Higher BMI had a significant impact on physical functioning, pain, general health, as well as energy/fatigue scores. The authors would like to note that physicians and patients need to carefully consider the management of physical activity to improve BMI in ME/CFS patients. Previous investigations have reported a marked onset of fatigue and poor recovery in ME/CFS patients following physical activity [1, 25]. ME/CFS patients suffer from exacerbated fatigue following physical exertion and can exercise less often and to a lesser intensity than healthy controls [22]. Few studies have examined the association of weight gain/obesity with ME/CFS. Flores and colleagues reported that overweight/ obese ME/CFS patients had significantly reduced SF-36 disability outcomes [26]. Therefore, comorbid weight has consequences on physical functioning and HRQoL subsets. Impaired physical functioning and severe post-exertional malaise may contribute to inactivity as physical functioning was also associated with cardiovascular complaints.
They don't point out that lower physical functioning, if it correlated with low activity levels, would mean fewer calories were being burned which could lead to a higher BMI.
 
Fourth, data obtained during this investigation were compared to healthy population norms released 25 years ago.
I presume "healthy" is an error here. They don't look like the scores of healthy people, but those of the general population. Elsewhere in the paper they are referred to as general population scores.
 
Study design and setting

This study utilises a cross-sectional survey during a fouryear period from August 2014 to August 2018 that collected patient level data for biological investigations into ME/ CFS at NCNED (National Centre for Neuroimmunology and Emerging Diseases) research centre. ME/CFS patients across Australia volunteered in this survey in response to online recruitment advertisements. To be eligible for this study, participants were required to: (1) report experiencing ME/CFS illness; (2) be between 18 and 65 years of age; and (3) be a resident of Australia. Informed consent was obtained by agreeing to terms and conditions disclosed online or signing a hard copy sent via email. This study was approved by Griffith University Human Research Ethics Committee (HREC reference: MSC0413).
What percentage of testing is done in people's homes and how much requires participants to travel to a site? This could give information on whether the more severely affected were underrepresented.
 
comorbid weight has consequences on physical functioning and HRQoL subsets.

N=1 here, but anyway.

I was slim when I first became ill and as my ability to exercise and function dropped like as stone my weight crept up.

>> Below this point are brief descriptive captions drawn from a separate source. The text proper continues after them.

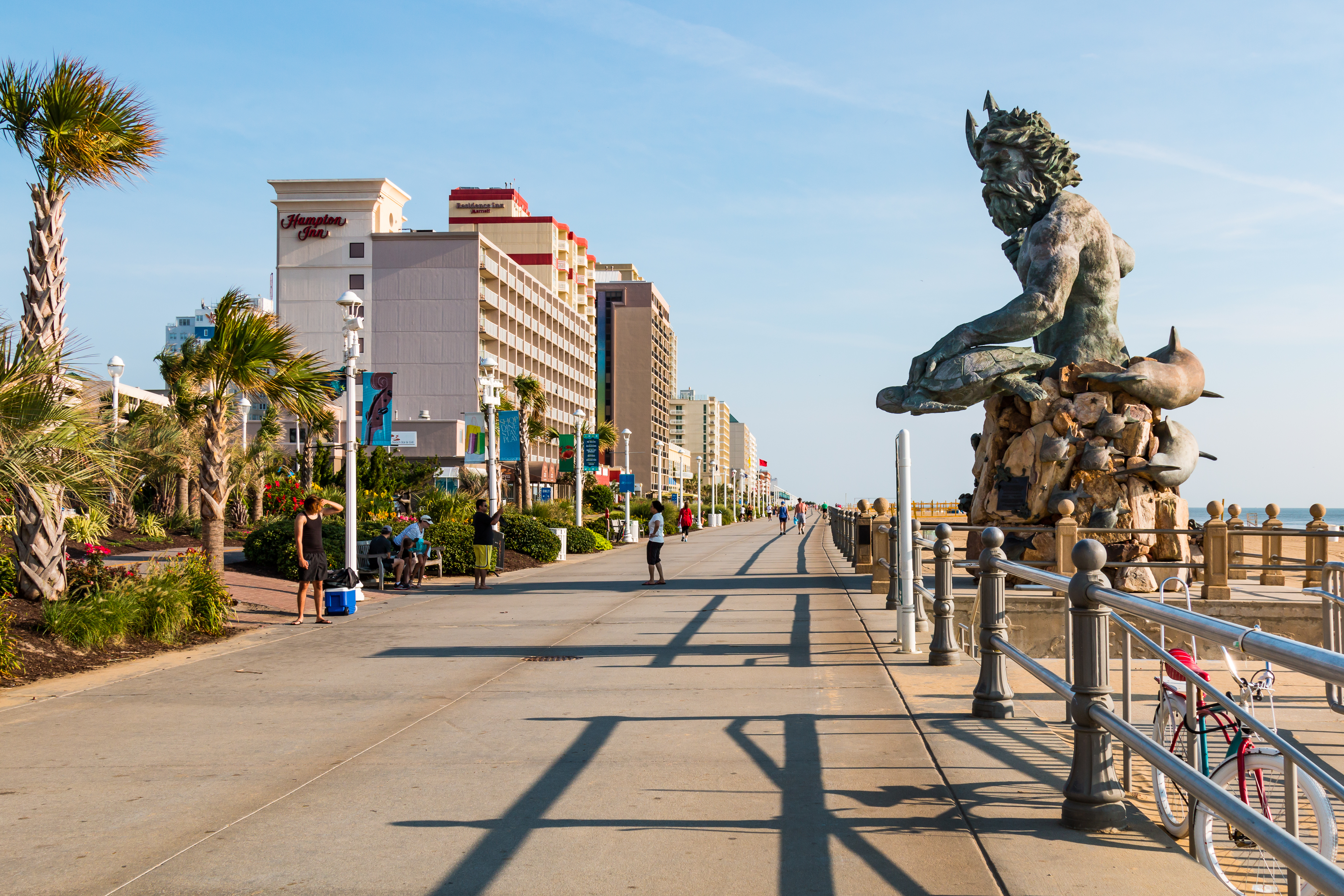 The King Neptune statue by sculptor Paul DiPasquale along the 3-mile long oceanfront boardwalk lined with high-rise hotels on July 13, 2017. Shutterstock image via Sherry V Smith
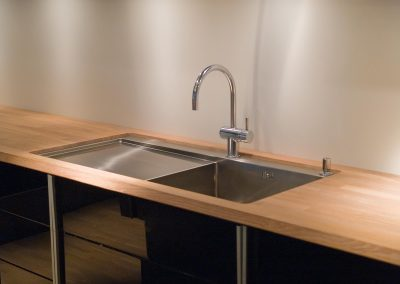 Details of modern design trendy  kitchen sink with water tap faucet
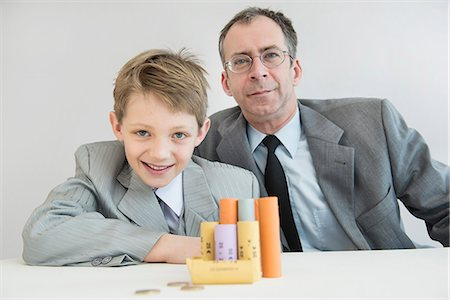 Father and son with Euro coin and coin rolls, smiling, portrait Stock Photo - Premium Royalty-Free, Code: 6121-07740558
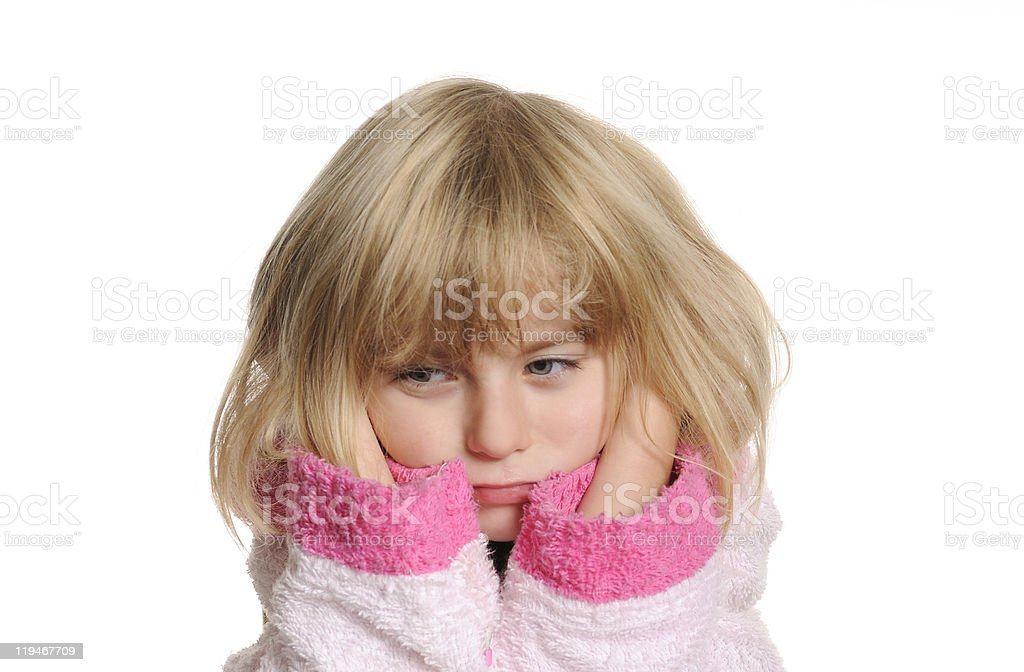 Portrait of a young blonde girl with an earache stock photo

In recent years I gradually dropped 4-5 dress sizes - can't give amount in weight as I don't own a scales. None of this was down to exercise as I still can't, though I really want to.

My BMI must have dropped fairly significantly. Do I feel any better? No, not really. Do I have more stamina? No. I don't feel I have any more energy. There's just a bit less of me.
 
I don't know if the survey was ever published, it was in the US but they were looking at weight. I was going to do it, but they asked what your weight was. It was so stupid. My weight when I became ill is the important thing not what it is after decades of illness and age is a factor too since weight at fifty is likely to be more than weight at 14.

Then there is amitriptyline which can cause a large increase in weight but is often the first medication people with CFS are given.

There is information it would be good to know about weight and ME. I felt there were times I put on weight with no obvious reason and others lose weight in the same way. So frustrating when research money is used but doesn't give useful answers.